Obviously, engines make a lot of byproducts, but one of them is often overlooked: heat. The amount of heat given off by a vehicle’s motor can range greatly, but Car and Driver decided to have a look at how the 2015 Corvette Z06 manages with its behemoth of a 6.2-liter supercharged V8.
Cranking out a healthy 650 hp and 650 lb-ft is no small duty from the budget supercar, and it comes with great risks of failure from overheating important internal parts. This was remedied by extensive testing in the Arizona deserts by Chevrolet, to engineer a system to work in concert with high temperatures.
Heat is created from a few things, in the Z06: combustion, friction, and intake-air compression. These main factors also tie into a low hoodline and and other important stylistic and aerodynamic bits beckoned for by designers. Of course, it has been overcome, but engineers had to work on nearly every component of the car and subsystem to create an optimal thermal-management.
A few of the major components and their temperatures are as follows:
- Exhaust valves, 1652º — hot enough to melt gold.
- Exhaust gas at the catalytic convertor, 1238º — the equivalent of lava.
- Carbon-ceramic disc braking pads, 1382º — the equivalent of a blow torch.

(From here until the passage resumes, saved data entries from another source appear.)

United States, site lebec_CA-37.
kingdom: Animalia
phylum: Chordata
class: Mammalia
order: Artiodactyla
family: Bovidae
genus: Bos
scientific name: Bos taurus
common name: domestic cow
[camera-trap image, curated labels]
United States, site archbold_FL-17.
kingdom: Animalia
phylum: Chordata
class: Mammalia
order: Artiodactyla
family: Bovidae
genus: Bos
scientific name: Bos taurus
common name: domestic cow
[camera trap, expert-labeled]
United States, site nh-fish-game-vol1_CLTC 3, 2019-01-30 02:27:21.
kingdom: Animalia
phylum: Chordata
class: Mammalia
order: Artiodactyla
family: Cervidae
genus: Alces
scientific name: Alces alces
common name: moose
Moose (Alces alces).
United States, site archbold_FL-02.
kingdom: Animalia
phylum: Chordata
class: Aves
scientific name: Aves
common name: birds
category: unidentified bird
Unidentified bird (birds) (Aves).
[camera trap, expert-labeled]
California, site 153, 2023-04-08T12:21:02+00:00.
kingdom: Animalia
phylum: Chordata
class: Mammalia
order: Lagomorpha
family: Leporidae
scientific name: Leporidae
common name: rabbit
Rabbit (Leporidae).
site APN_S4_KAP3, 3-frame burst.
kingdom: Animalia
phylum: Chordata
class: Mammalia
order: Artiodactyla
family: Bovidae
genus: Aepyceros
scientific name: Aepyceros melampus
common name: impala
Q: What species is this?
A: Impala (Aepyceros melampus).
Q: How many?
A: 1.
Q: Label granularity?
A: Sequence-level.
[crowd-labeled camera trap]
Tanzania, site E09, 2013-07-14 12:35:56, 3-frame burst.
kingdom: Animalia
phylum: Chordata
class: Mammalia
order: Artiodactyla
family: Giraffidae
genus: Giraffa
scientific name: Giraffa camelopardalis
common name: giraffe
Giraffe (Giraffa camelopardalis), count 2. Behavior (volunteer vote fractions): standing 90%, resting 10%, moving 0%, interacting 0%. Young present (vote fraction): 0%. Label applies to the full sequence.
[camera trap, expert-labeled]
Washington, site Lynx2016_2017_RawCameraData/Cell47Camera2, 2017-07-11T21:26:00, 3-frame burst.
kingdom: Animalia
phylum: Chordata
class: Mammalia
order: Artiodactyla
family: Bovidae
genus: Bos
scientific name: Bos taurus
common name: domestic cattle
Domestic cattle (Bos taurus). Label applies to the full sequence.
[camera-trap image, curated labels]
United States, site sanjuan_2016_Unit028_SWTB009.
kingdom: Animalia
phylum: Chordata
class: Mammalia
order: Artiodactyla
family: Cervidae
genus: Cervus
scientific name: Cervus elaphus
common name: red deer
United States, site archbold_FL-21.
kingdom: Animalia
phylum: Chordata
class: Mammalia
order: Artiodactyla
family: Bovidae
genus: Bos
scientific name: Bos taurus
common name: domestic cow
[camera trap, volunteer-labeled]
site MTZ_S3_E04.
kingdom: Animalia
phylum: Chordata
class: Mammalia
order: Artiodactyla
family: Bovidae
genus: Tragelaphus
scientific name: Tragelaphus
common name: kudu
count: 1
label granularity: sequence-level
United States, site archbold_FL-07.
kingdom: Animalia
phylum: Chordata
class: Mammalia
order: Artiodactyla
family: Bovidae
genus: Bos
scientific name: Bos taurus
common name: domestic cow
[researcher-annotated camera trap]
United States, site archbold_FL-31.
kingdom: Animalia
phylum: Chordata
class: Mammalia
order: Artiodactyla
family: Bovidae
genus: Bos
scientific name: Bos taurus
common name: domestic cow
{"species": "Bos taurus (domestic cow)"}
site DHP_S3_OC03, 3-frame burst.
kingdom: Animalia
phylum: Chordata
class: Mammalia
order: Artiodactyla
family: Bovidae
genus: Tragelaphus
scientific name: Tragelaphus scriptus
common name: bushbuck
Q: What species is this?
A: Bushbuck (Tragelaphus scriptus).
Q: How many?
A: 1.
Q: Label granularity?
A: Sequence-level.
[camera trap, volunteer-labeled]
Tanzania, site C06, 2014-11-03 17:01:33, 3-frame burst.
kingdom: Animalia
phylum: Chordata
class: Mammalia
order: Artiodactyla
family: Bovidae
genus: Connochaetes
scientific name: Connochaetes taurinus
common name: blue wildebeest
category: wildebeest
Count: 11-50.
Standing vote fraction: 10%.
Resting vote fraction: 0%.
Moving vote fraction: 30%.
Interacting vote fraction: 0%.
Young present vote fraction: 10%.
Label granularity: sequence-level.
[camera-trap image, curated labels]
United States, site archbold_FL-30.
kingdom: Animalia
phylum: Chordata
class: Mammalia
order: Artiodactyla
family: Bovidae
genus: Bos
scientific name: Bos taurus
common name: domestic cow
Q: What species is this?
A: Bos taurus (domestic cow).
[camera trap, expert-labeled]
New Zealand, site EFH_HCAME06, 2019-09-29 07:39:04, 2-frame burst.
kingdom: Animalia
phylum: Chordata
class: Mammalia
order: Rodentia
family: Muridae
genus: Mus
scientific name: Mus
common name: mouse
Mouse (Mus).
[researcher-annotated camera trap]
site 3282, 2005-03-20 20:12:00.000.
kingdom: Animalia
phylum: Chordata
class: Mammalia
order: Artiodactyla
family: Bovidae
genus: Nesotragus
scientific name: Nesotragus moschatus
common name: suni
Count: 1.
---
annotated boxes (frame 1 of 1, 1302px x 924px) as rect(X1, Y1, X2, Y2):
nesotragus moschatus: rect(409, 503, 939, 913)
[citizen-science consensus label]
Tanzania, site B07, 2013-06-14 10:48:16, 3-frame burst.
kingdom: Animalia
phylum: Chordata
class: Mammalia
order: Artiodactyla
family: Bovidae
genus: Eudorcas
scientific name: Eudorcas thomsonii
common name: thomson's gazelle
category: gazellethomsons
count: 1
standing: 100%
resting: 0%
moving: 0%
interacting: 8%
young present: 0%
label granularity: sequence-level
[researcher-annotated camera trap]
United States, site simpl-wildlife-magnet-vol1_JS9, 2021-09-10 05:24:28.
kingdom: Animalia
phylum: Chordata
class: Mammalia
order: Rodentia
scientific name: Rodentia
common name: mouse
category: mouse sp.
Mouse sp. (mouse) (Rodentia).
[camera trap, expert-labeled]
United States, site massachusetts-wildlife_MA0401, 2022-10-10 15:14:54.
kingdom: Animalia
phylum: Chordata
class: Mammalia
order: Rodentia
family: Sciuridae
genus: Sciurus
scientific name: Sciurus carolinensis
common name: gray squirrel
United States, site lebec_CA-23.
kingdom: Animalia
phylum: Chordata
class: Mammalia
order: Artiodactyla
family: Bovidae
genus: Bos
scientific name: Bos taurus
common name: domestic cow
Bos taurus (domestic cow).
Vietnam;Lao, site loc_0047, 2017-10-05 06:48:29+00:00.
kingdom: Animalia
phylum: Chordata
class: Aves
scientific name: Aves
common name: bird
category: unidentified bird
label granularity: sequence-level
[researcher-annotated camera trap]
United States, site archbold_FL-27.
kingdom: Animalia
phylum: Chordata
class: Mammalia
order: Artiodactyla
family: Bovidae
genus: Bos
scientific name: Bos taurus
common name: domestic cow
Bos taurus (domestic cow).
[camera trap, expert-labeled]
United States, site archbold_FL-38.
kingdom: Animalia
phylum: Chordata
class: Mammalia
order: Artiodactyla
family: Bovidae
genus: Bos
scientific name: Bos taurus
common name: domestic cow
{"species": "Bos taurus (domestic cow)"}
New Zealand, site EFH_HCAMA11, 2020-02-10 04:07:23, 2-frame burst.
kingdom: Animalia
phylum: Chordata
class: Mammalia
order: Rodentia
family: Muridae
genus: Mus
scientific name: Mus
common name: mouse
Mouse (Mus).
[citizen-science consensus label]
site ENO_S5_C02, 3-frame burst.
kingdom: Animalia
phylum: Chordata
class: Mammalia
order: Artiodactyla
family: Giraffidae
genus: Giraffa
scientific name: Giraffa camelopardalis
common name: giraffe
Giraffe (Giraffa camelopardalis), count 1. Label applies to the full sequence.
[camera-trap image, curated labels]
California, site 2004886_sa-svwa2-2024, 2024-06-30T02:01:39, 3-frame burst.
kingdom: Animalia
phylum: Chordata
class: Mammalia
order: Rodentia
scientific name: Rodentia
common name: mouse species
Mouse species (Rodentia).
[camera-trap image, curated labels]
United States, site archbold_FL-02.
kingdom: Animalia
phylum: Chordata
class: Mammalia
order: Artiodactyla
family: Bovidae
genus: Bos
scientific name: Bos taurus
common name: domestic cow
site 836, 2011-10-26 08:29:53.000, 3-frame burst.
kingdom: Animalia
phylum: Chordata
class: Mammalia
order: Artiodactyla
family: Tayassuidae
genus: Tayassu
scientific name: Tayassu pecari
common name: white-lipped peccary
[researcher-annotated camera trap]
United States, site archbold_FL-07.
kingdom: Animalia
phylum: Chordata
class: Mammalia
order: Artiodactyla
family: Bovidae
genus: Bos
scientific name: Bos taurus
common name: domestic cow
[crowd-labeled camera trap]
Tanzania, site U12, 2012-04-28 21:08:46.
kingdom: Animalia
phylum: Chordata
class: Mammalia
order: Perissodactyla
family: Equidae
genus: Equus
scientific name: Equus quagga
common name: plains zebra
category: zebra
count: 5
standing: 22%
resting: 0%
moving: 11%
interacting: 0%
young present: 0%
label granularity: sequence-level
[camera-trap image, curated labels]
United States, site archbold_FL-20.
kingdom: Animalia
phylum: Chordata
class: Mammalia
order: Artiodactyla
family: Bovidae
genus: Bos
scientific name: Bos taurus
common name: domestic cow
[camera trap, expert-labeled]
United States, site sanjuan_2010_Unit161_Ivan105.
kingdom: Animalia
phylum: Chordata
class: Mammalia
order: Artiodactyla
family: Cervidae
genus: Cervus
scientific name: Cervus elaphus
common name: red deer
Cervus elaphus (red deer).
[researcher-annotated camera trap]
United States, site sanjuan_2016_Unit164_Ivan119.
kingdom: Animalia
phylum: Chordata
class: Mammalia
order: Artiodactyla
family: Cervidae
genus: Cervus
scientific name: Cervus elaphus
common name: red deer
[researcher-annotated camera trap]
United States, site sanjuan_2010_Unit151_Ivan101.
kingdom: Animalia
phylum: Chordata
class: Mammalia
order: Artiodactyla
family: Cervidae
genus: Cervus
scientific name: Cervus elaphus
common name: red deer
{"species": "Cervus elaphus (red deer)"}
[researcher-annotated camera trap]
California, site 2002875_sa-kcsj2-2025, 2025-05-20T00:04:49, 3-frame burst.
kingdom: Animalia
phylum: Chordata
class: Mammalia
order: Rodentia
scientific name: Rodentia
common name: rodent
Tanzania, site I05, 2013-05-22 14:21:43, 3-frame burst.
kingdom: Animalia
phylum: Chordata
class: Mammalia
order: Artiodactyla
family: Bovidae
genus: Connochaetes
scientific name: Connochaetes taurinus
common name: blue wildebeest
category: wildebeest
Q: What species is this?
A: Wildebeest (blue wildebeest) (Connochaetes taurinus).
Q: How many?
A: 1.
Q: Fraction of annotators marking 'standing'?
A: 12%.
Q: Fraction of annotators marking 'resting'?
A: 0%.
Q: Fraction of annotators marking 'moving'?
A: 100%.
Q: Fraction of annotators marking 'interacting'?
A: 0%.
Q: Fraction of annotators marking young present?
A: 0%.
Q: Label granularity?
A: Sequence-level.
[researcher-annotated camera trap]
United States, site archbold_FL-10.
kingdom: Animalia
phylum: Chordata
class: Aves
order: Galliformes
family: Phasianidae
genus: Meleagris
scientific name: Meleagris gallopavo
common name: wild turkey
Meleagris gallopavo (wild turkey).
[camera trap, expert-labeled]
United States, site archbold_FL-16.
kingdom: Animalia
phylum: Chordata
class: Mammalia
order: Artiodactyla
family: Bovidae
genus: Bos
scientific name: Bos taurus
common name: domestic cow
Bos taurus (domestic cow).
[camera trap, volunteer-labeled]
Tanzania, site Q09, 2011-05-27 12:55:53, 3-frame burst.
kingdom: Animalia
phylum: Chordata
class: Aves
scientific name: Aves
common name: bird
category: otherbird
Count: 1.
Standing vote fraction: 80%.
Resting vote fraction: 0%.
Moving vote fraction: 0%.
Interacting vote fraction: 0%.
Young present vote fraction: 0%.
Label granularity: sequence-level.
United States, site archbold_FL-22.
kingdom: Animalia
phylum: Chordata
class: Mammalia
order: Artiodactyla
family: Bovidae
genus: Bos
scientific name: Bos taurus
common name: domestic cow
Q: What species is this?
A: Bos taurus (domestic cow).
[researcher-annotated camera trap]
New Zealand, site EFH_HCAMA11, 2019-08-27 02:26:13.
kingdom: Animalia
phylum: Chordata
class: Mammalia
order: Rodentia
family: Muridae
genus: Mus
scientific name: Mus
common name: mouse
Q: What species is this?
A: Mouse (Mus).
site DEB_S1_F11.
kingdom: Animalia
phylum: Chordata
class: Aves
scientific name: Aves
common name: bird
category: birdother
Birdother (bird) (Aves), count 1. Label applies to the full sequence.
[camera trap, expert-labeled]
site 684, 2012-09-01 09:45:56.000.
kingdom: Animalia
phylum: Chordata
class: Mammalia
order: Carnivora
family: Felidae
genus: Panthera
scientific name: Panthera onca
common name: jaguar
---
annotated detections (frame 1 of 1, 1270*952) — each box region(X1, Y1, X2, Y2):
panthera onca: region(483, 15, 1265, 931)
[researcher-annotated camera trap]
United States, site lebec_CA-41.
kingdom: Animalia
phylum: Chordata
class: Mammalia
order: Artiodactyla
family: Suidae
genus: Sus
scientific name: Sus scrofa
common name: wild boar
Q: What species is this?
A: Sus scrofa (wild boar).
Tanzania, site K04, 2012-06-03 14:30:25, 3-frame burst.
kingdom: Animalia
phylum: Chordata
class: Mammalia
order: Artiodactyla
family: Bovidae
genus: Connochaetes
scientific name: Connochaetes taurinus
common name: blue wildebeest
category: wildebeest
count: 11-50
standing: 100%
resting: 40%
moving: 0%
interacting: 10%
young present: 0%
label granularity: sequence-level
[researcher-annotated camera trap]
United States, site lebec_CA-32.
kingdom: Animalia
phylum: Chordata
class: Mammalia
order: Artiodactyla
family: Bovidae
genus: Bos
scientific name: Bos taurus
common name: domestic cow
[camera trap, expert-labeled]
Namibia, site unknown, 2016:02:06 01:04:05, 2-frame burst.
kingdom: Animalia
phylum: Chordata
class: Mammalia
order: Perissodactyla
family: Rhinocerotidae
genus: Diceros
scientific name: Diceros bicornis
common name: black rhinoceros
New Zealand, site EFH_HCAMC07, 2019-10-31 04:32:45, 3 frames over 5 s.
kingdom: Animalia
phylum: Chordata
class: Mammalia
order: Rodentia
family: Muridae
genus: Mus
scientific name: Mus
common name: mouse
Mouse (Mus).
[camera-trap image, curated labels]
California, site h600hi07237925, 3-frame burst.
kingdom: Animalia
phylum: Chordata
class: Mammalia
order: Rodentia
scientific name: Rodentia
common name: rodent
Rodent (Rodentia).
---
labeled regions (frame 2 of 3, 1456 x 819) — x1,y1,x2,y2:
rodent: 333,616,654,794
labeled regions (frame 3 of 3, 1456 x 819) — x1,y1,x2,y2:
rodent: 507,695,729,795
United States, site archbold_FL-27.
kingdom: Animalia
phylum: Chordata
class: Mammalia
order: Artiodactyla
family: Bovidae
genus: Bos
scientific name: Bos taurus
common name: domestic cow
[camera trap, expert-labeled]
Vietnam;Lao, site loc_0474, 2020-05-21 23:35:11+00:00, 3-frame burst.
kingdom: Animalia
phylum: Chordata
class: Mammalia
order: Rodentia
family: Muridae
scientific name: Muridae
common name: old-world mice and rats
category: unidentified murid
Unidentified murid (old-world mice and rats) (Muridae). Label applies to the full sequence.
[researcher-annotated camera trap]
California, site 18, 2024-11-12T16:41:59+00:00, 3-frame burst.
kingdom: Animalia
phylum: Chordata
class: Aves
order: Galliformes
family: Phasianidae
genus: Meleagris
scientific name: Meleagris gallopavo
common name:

- Transaxle clutch, 572º — the equivalent of a high-end pizza oven.
Temperatures are converted from widely used celsius to familiar fahrenheit units for ease of understanding. These numbers would never show up around town, but rather when the Z06 is at home on the racetrack being pushed to its limits. To put these numbers in perspective, though, your standard issue iPhone suggests an operating temperature of around 32-95ºF.
It’s incredible what modern day engineering can overcome, and those are just a few of the major systems engineers had to overcome, with plenty more in the infographic provided by Car and Driver.